The thematic approach: Identify Revelation's major theological themes — the sovereignty of God, the Lordship of Christ, the nature of evil, the call to persevere, the promise of new creation — and preach each theme as a sermon that draws on relevant passages throughout the book. This is more accessible for congregations with less biblical background.
The pastoral approach: Identify the seven letters to the seven churches (chapters 2–3) as a focused series. These are the most directly pastoral and the most accessible section of Revelation, and they address issues — false teaching, spiritual complacency, cultural compromise, persecution — that are immediately relevant to contemporary congregations.
Practical Preaching Guidelines
Spend more time on what Revelation meant before you spend time on what it means. Your congregation has probably been marinated in popular eschatology that reads Revelation as a prediction of current events. Before you can build on a solid interpretive foundation, you may need to clear away some incorrect assumptions.
Do not pretend there is no interpretive complexity.
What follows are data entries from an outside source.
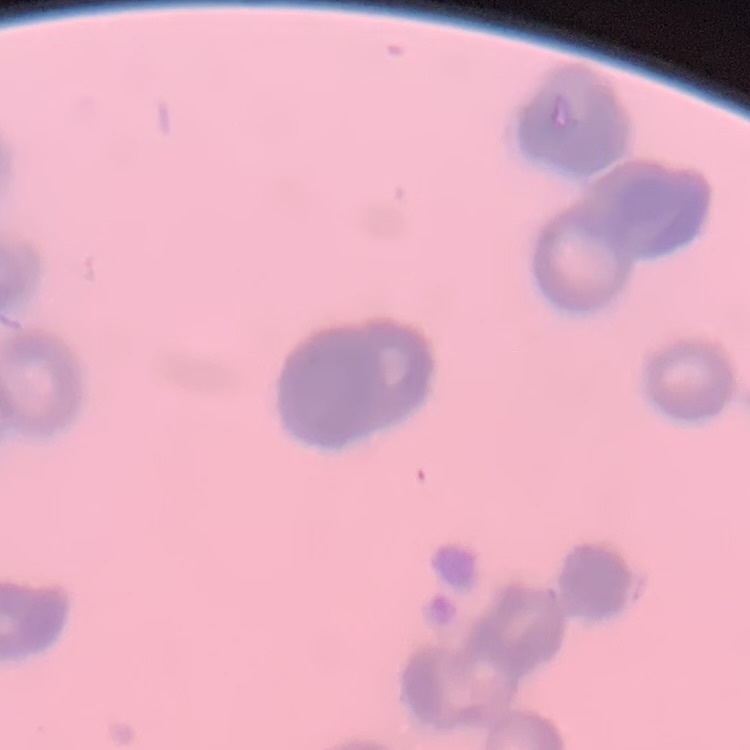

erythrocyte_morphology: rouleaux formation
stain: Field's or Giemsa
preparation: thin blood smear
image_type: square crop of a larger photomicrograph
Identify the parasite.
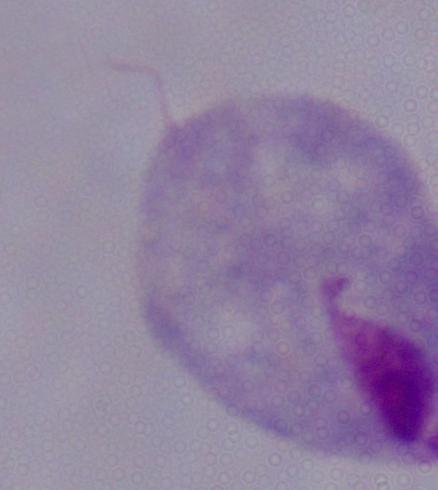

A trichomonad.

modality: photomicrograph
magnification: 1000x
Assess for malaria.
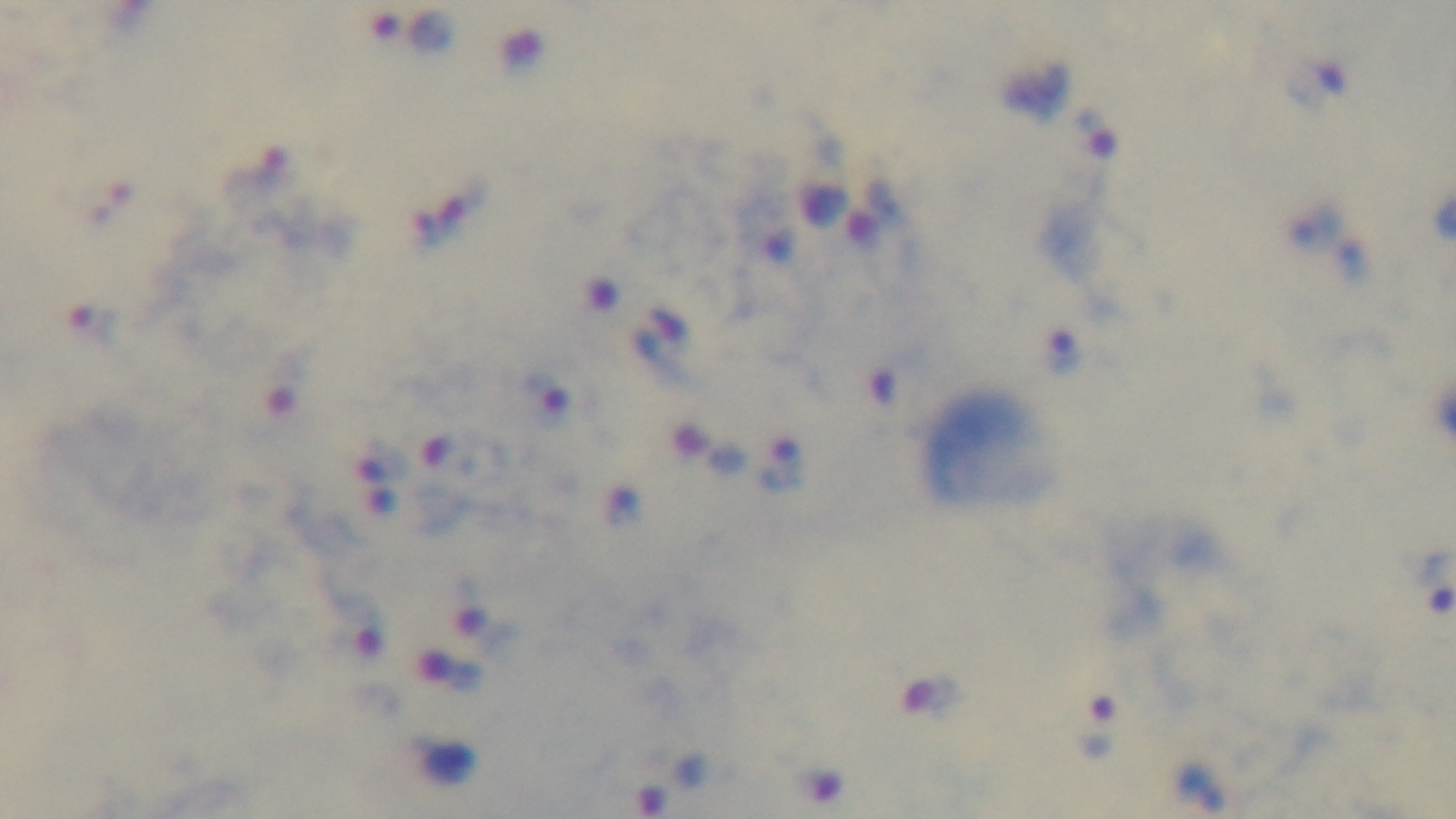

Infected.

Captured with a mounted 4K digital camera. Light microscopy. Giemsa stain. One field from the slide. Preparation: thick. Oil-immersion objective, 100x.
There are genuine, significant disagreements among faithful, thoughtful interpreters of Revelation — about the millennium, the tribulation, the nature of the new creation. Acknowledge these honestly. You do not need to resolve all of them to preach the book's central message.
Let the imagery do its work. Revelation is full of images that are meant to produce a visceral response — awe, wonder, comfort, warning. Do not domesticate the imagery too quickly by rushing to its "meaning." Read passages dramatically. Allow the congregation to sit with the image before you explain it.
Keep returning to the Lamb. Every major section of Revelation culminates in a vision of worship centered on Christ. Your sermons should do the same.
GoRhema can help you map the structure of Revelation and track the major interpretive options across the series, so you can preach with confidence rather than confusion.
The Gift of Revelation to Suffering People
Revelation was written for people who were afraid — who faced real consequences for their faith, who wondered whether their allegiance to Jesus was worth the cost, who needed to know whether the story they were living in was going to end well.
Your congregation may not face imperial persecution, but they face their own versions of pressure, fear, and the seductive appeal of worldly systems. They need the same word the seven churches needed: the Lamb is on the throne. History is in his hands. Hold on. Do not compromise. The ending has already been written.
That is not a message of fear. It is the most radical hope available. Preach it that way.